Objectif de l'exercice
Recopiez mot pour mot l'ensemble des items ci-dessous, en laissant de côté les images.

***** Jeu de données

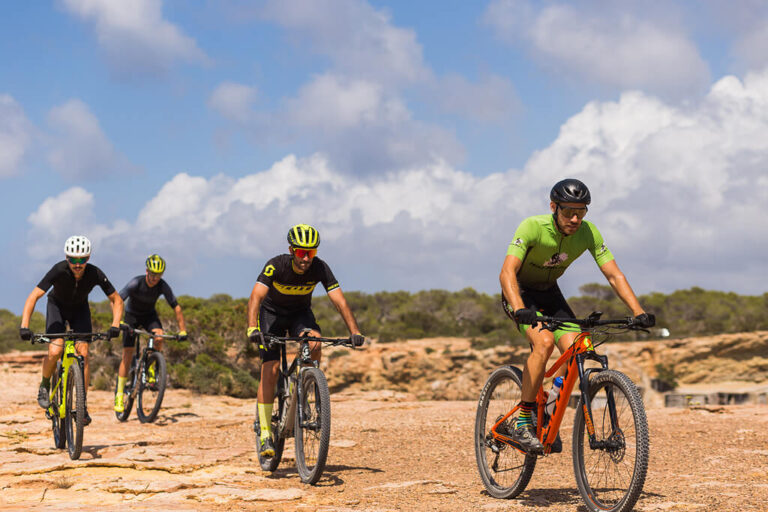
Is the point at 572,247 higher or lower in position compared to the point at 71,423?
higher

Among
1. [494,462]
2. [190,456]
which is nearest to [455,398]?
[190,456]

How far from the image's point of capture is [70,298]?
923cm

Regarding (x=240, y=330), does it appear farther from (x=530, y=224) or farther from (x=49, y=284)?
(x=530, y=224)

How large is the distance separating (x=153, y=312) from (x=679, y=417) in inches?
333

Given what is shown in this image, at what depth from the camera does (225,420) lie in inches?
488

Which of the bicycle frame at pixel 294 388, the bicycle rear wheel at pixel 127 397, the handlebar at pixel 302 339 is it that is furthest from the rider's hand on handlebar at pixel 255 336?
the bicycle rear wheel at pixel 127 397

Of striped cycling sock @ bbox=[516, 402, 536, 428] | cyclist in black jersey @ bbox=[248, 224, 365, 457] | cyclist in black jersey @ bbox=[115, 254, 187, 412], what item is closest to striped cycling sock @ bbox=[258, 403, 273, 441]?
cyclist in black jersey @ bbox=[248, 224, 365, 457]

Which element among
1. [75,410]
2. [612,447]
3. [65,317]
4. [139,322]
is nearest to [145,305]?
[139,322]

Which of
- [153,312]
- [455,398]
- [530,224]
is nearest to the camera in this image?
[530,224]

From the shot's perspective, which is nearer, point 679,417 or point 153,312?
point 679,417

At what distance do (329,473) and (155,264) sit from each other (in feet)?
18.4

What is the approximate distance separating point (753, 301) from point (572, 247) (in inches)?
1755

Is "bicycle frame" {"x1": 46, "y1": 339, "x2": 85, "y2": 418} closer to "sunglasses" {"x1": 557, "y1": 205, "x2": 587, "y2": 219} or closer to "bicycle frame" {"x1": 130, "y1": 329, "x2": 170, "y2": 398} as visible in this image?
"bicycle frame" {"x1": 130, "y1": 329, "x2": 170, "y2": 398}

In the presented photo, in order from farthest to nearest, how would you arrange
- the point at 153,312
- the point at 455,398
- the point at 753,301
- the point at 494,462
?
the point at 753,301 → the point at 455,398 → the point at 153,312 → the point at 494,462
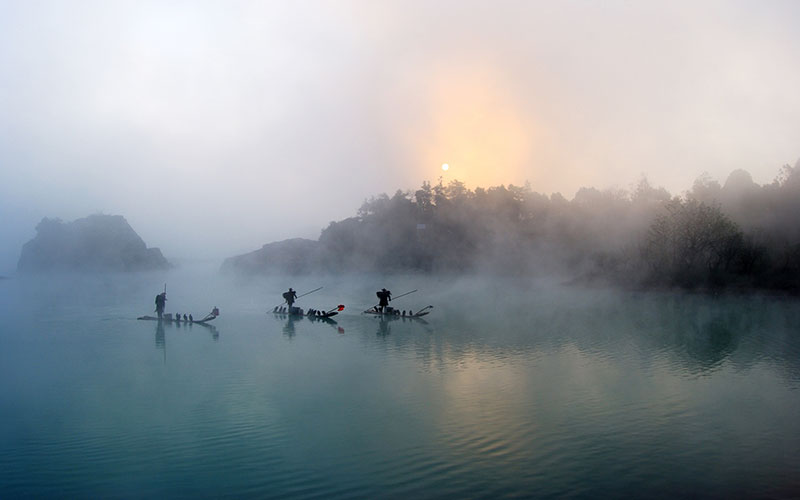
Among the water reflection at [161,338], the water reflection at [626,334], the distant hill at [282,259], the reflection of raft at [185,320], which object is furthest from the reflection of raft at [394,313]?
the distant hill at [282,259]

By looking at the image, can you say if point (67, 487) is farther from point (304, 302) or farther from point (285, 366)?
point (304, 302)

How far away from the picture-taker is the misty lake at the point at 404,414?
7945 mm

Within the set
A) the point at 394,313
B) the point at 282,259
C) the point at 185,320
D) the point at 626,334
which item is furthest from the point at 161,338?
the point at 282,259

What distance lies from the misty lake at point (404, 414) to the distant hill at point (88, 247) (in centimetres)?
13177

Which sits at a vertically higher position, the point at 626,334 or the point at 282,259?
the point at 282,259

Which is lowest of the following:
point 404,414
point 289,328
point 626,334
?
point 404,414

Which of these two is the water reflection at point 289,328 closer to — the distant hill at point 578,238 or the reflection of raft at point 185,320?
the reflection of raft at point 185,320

**********

En réponse
Is the point at 572,247 higher or lower in position compared to the point at 71,423?
higher

Among
1. [494,462]
2. [190,456]
which is nearest to [455,398]?
[190,456]

How far from the image's point of capture is [70,298]?
923cm

Regarding (x=240, y=330), does it appear farther from (x=530, y=224) or farther from (x=49, y=284)?
(x=530, y=224)

How large is the distance separating (x=153, y=312) from (x=679, y=417) in inches?
333

Given what is shown in this image, at what depth from the camera does (225,420) lie in inches?
488

Which of the bicycle frame at pixel 294 388, the bicycle rear wheel at pixel 127 397, the handlebar at pixel 302 339 is it that is furthest from the rider's hand on handlebar at pixel 255 336?
the bicycle rear wheel at pixel 127 397

Of striped cycling sock @ bbox=[516, 402, 536, 428] | cyclist in black jersey @ bbox=[248, 224, 365, 457] | cyclist in black jersey @ bbox=[115, 254, 187, 412], what item is closest to striped cycling sock @ bbox=[258, 403, 273, 441]?
cyclist in black jersey @ bbox=[248, 224, 365, 457]

Which element among
1. [75,410]
2. [612,447]
3. [65,317]
4. [139,322]
is nearest to [145,305]?
[139,322]

Which of
- [153,312]
- [455,398]
- [530,224]
is nearest to the camera in this image?
[530,224]

From the shot's perspective, which is nearer, point 679,417 or point 153,312?
point 679,417

At what distance do (329,473) and (155,264) sit from each other (in feet)?
18.4

What is the approximate distance separating point (753, 301) from point (572, 247) (in inches)?
1755

Is "bicycle frame" {"x1": 46, "y1": 339, "x2": 85, "y2": 418} closer to "sunglasses" {"x1": 557, "y1": 205, "x2": 587, "y2": 219} or closer to "bicycle frame" {"x1": 130, "y1": 329, "x2": 170, "y2": 398} as visible in this image?
"bicycle frame" {"x1": 130, "y1": 329, "x2": 170, "y2": 398}

In the presented photo, in order from farthest to nearest, how would you arrange
- the point at 153,312
- the point at 455,398
- the point at 753,301
- the point at 494,462
?
the point at 753,301 → the point at 455,398 → the point at 153,312 → the point at 494,462
Among the water reflection at [161,338], the water reflection at [626,334], the distant hill at [282,259], the reflection of raft at [185,320], which object is furthest from the reflection of raft at [394,313]?
the distant hill at [282,259]

By looking at the image, can you say if point (67, 487) is farther from point (304, 302) or farther from point (285, 366)?
point (304, 302)

How far away from the picture-taker is the misty lake at the point at 404,414?
7945 mm

Within the set
A) the point at 394,313
B) the point at 282,259
C) the point at 185,320
D) the point at 626,334
which item is furthest from the point at 161,338?
the point at 282,259

What distance lies from the misty lake at point (404, 414) to the distant hill at point (88, 247) (in centimetres)?
13177

Which sits at a vertically higher position, the point at 626,334 or the point at 282,259?
the point at 282,259

Which is lowest of the following:
point 404,414
point 289,328
point 626,334
?
point 404,414

Which of these two is the water reflection at point 289,328 closer to — the distant hill at point 578,238 or the reflection of raft at point 185,320?
the reflection of raft at point 185,320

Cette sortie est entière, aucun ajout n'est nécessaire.